● **TEXT SEGMENT**
Troubleshooting prebuilt docker images for inference

Article
08/28/2024

Learn how to troubleshoot problems you may see when using prebuilt docker images for inference with Azure Machine Learning.

Important

Using Python package extensibility for prebuilt Docker images with Azure Machine Learning is currently in preview. Preview functionality is provided "as-is", with no guarantee of support or service level agreement. For more information, see the Supplemental terms of use for Microsoft Azure previews.

Model deployment failed

If model deployment fails, you won't see logs in Azure Machine Learning studio and service.get_logs() will return None. If there is a problem in the init() function of score.py, service.get_logs() will return logs for the same.

So you'll need to run the container locally using one of the commands shown below and replace <MCR-path> with an image path. For a list of the images and paths, see Prebuilt Docker images for inference.

Mounting extensibility solution

Go to the directory containing score.py and run:

docker run -it -v $(pwd):/var/azureml-app -e AZUREML_EXTRA_PYTHON_LIB_PATH="myenv/lib/python3.7/site-packages" <mcr-path>

requirements.txt extensibility solution

Go to the directory containing score.py and run:

docker run -it -v $(pwd):/var/azureml-app -e AZUREML_EXTRA_REQUIREMENTS_TXT="requirements.txt" <mcr-path>

Enable local debugging

The local inference server allows you to quickly debug your entry script (score.py). In case the underlying score script has a bug, the server will fail to initialize or serve the model. Instead, it will throw an exception & the location where the issues occurred. Learn more about Azure Machine Learning inference HTTP Server

For common model deployment issues

For problems when deploying a model from Azure Machine Learning to Azure Container Instances (ACI) or Azure Kubernetes Service (AKS), see Troubleshoot model deployment.

init() or run() failing to write a file

HTTP server in our Prebuilt Docker Images run as non-root user, it may not have access right to all directories. Only write to directories you have access rights to. For example, the /tmp directory in the container.

Extra Python packages not installed

Check if there's a typo in the environment variable or file name.
Check the container log to see if pip install -r <your_requirements.txt> is installed or not.
Check if source directory is set correctly in the inference config constructor.

● **THE TASKS**
(A) Decide whether each statement below agrees with the troubleshooting article on prebuilt Docker images for inference. Answer yes or no for each, and quote the words of the article that settle it. (i) When model deployment fails, service.get_logs() returns None. (ii) The HTTP server in the prebuilt Docker images runs as the root user. (iii) Python package extensibility for prebuilt Docker images is generally available.
(B) Rewrite the passage of the troubleshooting article starting with "Learn how to" and going on through "images for inference.", changing "locally" to "on your own machine".
(C) Extend the troubleshooting article on prebuilt Docker images for inference past its final sentence.

● **RECORDED DATA**
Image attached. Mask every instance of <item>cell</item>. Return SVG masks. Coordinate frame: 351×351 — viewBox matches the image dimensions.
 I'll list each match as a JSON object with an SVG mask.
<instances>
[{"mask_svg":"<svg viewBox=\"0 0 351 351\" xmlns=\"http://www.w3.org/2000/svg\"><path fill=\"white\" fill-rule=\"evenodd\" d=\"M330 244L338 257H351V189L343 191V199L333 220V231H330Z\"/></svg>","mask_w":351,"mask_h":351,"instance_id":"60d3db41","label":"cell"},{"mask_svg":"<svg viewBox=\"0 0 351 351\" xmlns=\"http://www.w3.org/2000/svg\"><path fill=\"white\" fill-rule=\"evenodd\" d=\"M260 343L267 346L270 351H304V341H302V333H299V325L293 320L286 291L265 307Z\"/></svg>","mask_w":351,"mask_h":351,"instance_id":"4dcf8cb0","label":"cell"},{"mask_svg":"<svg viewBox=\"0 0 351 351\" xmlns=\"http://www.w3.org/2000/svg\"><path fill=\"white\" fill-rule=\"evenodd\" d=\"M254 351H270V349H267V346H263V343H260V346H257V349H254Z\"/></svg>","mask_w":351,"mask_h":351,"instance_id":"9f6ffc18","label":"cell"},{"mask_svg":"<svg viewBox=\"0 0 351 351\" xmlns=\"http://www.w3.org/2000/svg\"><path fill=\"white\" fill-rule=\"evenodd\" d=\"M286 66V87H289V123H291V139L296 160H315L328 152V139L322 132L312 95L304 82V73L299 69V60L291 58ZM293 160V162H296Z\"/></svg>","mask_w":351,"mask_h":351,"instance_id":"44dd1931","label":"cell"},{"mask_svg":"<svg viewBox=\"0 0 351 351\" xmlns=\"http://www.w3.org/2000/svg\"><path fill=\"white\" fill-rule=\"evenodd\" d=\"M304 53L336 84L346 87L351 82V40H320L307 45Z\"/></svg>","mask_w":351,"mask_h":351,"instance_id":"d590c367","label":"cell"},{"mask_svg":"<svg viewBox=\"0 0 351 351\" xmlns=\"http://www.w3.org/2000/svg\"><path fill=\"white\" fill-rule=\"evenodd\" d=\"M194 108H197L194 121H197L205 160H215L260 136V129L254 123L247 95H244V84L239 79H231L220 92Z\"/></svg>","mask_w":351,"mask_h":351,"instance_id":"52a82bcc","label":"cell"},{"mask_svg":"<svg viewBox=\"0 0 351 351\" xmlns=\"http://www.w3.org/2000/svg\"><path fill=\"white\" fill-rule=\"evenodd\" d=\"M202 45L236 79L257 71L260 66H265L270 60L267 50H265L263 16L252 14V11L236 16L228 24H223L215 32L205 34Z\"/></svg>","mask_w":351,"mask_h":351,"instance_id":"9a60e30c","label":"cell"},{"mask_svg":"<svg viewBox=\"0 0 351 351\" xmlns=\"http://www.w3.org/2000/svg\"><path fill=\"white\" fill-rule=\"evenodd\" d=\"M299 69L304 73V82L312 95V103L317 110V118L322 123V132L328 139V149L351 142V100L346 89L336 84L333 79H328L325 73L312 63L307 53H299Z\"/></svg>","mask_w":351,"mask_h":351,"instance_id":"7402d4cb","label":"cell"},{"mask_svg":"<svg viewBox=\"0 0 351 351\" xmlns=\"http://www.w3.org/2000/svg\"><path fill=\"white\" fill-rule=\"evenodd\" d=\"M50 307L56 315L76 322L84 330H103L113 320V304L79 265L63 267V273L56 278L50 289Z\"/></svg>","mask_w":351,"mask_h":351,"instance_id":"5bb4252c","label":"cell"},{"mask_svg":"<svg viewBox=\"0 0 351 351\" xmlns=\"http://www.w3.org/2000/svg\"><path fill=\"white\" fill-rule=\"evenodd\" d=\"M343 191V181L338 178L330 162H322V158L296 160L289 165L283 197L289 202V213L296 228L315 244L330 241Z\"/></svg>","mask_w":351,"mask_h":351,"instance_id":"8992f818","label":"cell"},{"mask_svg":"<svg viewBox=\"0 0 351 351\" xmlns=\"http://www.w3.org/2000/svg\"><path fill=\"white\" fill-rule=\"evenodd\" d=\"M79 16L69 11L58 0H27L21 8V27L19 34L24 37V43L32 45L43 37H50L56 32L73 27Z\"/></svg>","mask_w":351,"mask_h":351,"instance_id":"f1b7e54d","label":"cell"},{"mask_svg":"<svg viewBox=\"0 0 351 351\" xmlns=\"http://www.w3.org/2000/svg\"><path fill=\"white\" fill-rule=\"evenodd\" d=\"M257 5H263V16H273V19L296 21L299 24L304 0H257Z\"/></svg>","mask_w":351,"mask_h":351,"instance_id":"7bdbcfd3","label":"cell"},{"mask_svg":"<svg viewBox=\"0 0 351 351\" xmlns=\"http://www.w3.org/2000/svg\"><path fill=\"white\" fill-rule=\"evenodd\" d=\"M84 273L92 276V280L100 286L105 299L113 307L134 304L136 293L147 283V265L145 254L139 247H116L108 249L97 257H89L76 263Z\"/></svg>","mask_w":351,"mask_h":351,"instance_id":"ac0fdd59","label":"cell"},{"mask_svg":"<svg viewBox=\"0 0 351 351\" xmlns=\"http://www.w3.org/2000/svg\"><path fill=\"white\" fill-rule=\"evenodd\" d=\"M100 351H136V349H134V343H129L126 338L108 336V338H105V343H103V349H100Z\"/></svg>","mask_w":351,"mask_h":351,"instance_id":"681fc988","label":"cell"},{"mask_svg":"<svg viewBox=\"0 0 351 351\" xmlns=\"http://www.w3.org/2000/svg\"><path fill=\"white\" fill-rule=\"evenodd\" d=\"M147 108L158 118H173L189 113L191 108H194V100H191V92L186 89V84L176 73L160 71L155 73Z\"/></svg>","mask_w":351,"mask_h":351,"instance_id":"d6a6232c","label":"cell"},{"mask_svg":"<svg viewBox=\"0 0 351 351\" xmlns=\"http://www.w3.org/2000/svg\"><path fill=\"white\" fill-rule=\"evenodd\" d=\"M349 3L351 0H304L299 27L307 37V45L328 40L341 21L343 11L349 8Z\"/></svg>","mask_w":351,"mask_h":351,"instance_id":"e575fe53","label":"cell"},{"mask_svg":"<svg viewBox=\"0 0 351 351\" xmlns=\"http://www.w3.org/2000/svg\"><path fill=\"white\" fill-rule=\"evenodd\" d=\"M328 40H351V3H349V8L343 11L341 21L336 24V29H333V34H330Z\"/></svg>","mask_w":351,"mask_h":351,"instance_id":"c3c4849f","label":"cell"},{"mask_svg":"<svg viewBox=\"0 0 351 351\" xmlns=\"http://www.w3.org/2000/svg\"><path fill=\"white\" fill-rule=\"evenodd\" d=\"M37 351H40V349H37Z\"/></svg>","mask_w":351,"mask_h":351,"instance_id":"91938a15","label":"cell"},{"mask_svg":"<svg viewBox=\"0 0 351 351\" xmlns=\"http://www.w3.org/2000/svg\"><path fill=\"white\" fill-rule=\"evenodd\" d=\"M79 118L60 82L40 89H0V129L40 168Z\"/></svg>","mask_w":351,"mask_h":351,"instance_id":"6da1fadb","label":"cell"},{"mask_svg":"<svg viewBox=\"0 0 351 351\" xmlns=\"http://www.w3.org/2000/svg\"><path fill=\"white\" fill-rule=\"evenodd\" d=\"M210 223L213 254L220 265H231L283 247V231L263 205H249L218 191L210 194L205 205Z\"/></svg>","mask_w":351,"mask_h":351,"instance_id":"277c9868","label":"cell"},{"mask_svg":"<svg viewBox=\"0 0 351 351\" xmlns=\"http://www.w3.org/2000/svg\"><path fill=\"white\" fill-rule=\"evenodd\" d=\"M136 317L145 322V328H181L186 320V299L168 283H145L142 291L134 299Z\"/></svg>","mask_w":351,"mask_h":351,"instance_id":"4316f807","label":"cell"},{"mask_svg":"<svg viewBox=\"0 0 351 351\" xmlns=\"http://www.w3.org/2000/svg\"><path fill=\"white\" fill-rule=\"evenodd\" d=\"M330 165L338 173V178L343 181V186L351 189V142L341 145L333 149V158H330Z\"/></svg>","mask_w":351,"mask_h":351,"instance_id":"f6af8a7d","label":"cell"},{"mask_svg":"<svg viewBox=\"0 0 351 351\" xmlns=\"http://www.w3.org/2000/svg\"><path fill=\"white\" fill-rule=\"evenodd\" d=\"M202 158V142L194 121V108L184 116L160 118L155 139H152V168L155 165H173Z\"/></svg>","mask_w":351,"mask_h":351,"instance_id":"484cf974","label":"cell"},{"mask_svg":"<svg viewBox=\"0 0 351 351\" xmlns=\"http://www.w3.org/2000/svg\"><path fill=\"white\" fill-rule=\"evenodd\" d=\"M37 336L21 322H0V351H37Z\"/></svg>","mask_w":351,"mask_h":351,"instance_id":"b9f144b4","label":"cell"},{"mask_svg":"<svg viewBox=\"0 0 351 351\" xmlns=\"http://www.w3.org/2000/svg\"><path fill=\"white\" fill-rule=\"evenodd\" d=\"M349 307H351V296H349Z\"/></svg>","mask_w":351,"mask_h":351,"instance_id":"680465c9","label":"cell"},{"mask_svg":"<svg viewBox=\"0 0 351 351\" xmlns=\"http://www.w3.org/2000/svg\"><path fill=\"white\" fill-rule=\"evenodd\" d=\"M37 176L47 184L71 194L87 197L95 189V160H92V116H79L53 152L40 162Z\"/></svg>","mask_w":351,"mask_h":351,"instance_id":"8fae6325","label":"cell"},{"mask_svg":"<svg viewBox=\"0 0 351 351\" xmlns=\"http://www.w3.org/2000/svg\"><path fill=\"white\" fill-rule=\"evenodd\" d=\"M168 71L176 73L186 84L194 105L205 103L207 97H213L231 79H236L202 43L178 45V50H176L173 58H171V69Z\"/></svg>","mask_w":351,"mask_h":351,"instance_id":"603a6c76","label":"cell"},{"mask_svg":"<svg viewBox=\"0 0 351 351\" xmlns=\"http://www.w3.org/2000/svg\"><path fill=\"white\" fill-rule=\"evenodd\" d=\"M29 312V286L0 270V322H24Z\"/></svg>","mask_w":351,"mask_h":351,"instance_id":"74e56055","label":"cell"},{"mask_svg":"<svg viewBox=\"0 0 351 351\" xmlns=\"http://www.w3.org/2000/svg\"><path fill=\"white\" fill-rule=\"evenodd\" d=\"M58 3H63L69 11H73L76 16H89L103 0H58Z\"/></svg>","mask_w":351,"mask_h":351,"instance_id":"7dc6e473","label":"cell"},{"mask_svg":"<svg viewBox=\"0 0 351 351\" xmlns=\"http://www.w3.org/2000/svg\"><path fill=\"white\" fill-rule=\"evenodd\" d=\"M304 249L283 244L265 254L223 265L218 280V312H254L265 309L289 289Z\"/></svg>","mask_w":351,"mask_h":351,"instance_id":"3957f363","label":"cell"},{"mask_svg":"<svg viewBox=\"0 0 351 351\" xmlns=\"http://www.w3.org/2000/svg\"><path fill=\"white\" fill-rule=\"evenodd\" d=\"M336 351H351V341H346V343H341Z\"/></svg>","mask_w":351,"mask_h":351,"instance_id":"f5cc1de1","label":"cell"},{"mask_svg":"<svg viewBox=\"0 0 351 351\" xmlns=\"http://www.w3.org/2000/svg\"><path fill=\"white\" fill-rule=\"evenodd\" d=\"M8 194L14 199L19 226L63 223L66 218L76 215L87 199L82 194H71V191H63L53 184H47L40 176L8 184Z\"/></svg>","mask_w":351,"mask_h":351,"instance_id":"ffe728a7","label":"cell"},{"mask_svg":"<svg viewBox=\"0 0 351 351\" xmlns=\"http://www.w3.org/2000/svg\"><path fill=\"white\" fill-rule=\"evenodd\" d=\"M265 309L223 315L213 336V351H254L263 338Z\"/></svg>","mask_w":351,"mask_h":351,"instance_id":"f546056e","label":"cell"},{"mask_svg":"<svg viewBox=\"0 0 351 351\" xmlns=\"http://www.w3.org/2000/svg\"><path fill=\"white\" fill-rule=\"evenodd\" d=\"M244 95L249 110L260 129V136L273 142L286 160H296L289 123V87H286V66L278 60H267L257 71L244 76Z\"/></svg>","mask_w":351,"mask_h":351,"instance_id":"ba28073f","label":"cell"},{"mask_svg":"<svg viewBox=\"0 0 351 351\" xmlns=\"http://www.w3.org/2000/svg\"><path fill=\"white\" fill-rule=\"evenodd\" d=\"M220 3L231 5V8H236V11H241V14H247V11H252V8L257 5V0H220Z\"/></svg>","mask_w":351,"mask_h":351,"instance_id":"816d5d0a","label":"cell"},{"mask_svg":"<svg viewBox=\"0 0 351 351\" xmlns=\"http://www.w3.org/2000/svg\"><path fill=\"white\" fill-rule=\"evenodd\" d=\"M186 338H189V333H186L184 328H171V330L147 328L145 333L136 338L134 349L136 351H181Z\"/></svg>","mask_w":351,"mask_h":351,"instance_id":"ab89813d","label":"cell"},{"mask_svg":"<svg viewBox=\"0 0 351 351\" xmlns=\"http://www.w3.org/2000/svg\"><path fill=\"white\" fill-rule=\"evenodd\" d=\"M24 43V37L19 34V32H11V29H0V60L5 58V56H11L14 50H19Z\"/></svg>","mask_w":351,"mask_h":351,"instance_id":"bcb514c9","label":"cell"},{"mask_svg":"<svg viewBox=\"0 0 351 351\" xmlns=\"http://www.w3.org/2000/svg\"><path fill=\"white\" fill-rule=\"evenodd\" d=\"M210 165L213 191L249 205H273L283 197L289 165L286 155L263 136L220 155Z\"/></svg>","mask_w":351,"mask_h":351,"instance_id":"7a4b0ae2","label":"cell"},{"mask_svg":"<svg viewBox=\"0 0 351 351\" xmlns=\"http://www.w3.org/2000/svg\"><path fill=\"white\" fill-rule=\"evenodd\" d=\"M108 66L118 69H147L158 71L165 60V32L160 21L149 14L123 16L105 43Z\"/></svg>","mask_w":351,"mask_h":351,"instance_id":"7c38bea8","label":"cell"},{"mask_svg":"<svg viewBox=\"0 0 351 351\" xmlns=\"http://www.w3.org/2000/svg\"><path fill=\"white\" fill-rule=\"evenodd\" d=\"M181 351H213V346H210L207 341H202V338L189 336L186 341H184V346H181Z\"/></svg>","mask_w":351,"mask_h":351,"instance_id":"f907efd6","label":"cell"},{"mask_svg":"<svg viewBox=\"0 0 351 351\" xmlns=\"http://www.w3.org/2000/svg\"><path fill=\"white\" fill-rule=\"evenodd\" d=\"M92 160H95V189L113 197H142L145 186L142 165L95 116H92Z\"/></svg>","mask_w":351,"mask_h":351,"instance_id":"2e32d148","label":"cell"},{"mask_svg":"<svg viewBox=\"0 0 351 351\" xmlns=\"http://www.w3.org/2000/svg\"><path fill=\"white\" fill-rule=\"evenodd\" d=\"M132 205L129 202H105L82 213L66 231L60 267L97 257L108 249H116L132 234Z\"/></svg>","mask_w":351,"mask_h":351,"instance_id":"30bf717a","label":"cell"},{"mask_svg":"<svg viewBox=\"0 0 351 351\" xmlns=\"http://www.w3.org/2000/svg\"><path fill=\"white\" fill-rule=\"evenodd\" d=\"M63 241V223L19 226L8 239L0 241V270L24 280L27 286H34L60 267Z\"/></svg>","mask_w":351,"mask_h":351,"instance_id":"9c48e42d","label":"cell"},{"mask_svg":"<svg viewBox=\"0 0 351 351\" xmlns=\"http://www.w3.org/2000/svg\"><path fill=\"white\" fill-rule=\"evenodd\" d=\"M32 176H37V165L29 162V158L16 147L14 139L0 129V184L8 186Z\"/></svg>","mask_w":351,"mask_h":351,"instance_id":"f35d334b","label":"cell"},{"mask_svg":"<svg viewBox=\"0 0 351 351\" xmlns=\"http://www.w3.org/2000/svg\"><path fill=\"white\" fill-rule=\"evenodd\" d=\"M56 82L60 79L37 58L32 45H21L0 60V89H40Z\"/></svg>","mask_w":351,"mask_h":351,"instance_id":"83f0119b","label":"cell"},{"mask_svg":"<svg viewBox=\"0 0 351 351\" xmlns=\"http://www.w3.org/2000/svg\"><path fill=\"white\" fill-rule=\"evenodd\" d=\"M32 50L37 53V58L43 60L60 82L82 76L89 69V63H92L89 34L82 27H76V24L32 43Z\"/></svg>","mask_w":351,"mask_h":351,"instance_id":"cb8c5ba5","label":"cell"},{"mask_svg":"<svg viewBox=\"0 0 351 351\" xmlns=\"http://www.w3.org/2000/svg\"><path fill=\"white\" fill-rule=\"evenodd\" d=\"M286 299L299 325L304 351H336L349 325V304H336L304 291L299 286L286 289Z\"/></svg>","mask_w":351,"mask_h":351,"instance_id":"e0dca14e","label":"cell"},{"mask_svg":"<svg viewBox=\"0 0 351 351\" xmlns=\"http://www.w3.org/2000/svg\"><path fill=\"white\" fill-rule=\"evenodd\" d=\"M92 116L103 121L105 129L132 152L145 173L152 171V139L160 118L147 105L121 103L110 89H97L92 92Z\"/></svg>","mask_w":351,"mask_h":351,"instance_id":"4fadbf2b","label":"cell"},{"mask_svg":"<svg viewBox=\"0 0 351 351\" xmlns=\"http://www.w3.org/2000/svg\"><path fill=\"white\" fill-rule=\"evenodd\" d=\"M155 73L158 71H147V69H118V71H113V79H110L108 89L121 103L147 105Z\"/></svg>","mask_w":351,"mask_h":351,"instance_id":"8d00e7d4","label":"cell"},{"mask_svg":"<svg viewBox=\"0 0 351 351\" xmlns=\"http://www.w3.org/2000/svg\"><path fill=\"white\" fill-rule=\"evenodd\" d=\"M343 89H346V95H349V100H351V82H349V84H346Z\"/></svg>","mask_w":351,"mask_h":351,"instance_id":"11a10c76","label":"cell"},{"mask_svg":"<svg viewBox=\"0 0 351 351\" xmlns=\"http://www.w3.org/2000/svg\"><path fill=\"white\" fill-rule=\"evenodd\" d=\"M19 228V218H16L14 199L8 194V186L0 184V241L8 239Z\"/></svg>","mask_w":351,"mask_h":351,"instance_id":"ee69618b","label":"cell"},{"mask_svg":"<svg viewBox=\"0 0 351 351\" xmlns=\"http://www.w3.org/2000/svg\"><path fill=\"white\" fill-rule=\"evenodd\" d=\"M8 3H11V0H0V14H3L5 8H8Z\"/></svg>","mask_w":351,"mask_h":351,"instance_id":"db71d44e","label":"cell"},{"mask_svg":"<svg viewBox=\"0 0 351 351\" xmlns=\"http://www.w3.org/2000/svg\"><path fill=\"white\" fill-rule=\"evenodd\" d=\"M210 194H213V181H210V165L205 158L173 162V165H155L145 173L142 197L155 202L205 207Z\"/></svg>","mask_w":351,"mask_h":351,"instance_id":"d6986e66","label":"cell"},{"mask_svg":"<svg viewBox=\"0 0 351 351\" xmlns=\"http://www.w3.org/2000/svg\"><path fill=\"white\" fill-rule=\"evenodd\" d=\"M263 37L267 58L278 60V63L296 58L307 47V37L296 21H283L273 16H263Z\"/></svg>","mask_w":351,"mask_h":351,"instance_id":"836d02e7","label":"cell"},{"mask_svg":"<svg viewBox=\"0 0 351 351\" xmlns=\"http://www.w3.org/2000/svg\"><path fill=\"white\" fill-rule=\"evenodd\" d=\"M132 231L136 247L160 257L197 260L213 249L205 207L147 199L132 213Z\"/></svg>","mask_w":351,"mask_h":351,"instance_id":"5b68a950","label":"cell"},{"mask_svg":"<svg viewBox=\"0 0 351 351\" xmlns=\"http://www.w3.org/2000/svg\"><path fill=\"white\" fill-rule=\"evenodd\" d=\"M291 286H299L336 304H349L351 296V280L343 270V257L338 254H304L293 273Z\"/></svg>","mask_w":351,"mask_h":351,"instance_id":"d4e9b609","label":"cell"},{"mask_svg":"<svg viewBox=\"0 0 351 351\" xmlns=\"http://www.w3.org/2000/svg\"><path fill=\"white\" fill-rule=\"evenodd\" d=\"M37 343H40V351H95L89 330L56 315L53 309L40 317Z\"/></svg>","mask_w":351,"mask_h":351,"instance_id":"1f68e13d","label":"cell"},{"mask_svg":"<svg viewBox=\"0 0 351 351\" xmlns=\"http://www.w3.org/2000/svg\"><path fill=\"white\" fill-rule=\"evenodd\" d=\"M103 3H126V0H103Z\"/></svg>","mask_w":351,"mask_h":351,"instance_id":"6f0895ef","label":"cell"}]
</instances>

● **SOLVED PROBLEMS**
(A)
(i) Yes: "If model deployment fails, you won't see logs in Azure Machine Learning studio and service.get_logs() will return None."
(ii) No: "HTTP server in our Prebuilt Docker Images run as non-root user"
(iii) No: "Using Python package extensibility for prebuilt Docker images with Azure Machine Learning is currently in preview."

(B)
Learn how to troubleshoot problems you may see when using prebuilt docker images for inference with Azure Machine Learning.

Important

Using Python package extensibility for prebuilt Docker images with Azure Machine Learning is currently in preview. Preview functionality is provided "as-is", with no guarantee of support or service level agreement. For more information, see the Supplemental terms of use for Microsoft Azure previews.

Model deployment failed

If model deployment fails, you won't see logs in Azure Machine Learning studio and service.get_logs() will return None. If there is a problem in the init() function of score.py, service.get_logs() will return logs for the same.

So you'll need to run the container on your own machine using one of the commands shown below and replace <MCR-path> with an image path. For a list of the images and paths, see Prebuilt Docker images for inference.

(C)
If installation not found and log says "file not found", check if the file name shown in the log is correct.
If installation started but failed or timed out, try to install the same requirements.txt locally with same Python and pip version in clean environment (that is, no cache directory; pip install --no-cache-dir -r requriements.txt). See if the problem can be reproduced locally.

Mounting solution failed

Check if there's a typo in the environment variable or directory name.
The environment variable must be set to the relative path of the score.py file.
Check if source directory is set correctly in the inference config constructor.
The directory needs to be the "site-packages" directory of the environment.
If score.py still returns ModuleNotFound and the module is supposed to be in the directory mounted, try to print the sys.path in init() or run() to see if any path is missing.

Building an image based on the prebuilt Docker image failed

If failed during apt package installation, check if the user has been set to root before running the apt command? (Make sure switch back to non-root user)

Run doesn't complete on GPU local deployment

GPU base images can't be used for local deployment, unless the local deployment is on an Azure Machine Learning compute instance. GPU base images are supported only on Microsoft Azure Services such as Azure Machine Learning compute clusters and instances, Azure Container Instance (ACI), Azure VMs, or Azure Kubernetes Service (AKS).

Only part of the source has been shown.